## Task statement
Repeat the whole listing exactly as written.

## Input records
__________________________________________________

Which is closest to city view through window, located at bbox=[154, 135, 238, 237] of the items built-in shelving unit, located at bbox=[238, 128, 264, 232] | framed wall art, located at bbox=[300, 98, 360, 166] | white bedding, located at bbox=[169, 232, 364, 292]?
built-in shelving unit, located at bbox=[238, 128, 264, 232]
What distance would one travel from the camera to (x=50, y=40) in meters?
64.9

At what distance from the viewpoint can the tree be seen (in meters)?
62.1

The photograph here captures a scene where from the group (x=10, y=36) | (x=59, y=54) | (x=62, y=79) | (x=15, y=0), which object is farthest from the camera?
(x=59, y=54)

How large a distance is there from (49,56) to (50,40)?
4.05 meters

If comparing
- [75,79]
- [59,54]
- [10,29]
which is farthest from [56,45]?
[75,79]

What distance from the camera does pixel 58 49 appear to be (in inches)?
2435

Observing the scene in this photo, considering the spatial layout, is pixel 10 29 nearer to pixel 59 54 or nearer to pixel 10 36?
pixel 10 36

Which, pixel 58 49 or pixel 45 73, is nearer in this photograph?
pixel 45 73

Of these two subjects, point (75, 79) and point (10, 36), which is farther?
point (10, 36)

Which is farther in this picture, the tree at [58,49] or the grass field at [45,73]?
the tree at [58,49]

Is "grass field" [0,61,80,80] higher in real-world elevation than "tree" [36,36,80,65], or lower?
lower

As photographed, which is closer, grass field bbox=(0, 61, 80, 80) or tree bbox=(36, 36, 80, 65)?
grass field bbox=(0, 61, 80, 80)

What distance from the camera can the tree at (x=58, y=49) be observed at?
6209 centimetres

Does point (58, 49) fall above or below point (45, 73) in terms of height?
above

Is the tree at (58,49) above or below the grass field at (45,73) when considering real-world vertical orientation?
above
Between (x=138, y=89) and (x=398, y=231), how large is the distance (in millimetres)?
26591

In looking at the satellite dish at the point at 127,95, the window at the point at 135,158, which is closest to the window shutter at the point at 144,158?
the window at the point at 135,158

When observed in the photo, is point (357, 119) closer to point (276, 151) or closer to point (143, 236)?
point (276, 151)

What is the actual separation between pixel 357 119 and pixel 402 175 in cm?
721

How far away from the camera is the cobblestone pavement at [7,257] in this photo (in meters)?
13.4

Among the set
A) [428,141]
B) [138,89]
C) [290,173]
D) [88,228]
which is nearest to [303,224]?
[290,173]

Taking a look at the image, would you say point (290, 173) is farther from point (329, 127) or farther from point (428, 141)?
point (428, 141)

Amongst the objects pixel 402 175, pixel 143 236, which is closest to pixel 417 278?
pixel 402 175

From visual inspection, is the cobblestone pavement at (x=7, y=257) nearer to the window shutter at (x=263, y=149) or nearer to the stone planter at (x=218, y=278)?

__________________________________________________

## Task result
Which is closest to city view through window, located at bbox=[154, 135, 238, 237] of the items built-in shelving unit, located at bbox=[238, 128, 264, 232] | framed wall art, located at bbox=[300, 98, 360, 166] | white bedding, located at bbox=[169, 232, 364, 292]?
built-in shelving unit, located at bbox=[238, 128, 264, 232]
What distance would one travel from the camera to (x=50, y=40) in meters?
64.9

At what distance from the viewpoint can the tree be seen (in meters)?
62.1

The photograph here captures a scene where from the group (x=10, y=36) | (x=59, y=54) | (x=62, y=79) | (x=15, y=0), which object is farthest from the camera?
(x=59, y=54)

How large a distance is there from (49,56) to (50,40)?
4.05 meters

If comparing
- [75,79]
- [59,54]
- [10,29]
which is farthest from [56,45]?
[75,79]

What distance from the camera does pixel 58 49 appear to be (in inches)?
2435

Observing the scene in this photo, considering the spatial layout, is pixel 10 29 nearer to pixel 59 54 or nearer to pixel 10 36?
pixel 10 36

Which, pixel 58 49 or pixel 45 73, is nearer in this photograph?
pixel 45 73

Of these two subjects, point (75, 79) and point (10, 36), which is farther?
point (10, 36)

Which is farther in this picture, the tree at [58,49] or the grass field at [45,73]?
the tree at [58,49]

Is "grass field" [0,61,80,80] higher in real-world elevation than "tree" [36,36,80,65], or lower?
lower

As photographed, which is closer, grass field bbox=(0, 61, 80, 80) or tree bbox=(36, 36, 80, 65)?
grass field bbox=(0, 61, 80, 80)

What distance from the camera can the tree at (x=58, y=49) be observed at?
6209 centimetres

Does point (58, 49) fall above or below point (45, 73) in terms of height?
above

Is the tree at (58,49) above or below the grass field at (45,73) when considering real-world vertical orientation?
above
Between (x=138, y=89) and (x=398, y=231), how large is the distance (in millimetres)?
26591

In looking at the satellite dish at the point at 127,95, the window at the point at 135,158, which is closest to the window shutter at the point at 144,158?
the window at the point at 135,158

When observed in the photo, is point (357, 119) closer to point (276, 151) or closer to point (143, 236)?
point (276, 151)

What is the actual separation between pixel 357 119 and pixel 402 175 in cm?
721

How far away from the camera is the cobblestone pavement at [7,257] in this photo (in meters)?
13.4

Among the set
A) [428,141]
B) [138,89]
C) [290,173]
D) [88,228]
which is nearest to [303,224]?
[290,173]

Taking a look at the image, would you say point (290, 173) is farther from point (329, 127) or farther from point (428, 141)?
point (428, 141)

Amongst the objects pixel 402 175, pixel 143 236, which is closest to pixel 417 278?
pixel 402 175

From visual inspection, is the cobblestone pavement at (x=7, y=257) nearer to the window shutter at (x=263, y=149) or nearer to the stone planter at (x=218, y=278)?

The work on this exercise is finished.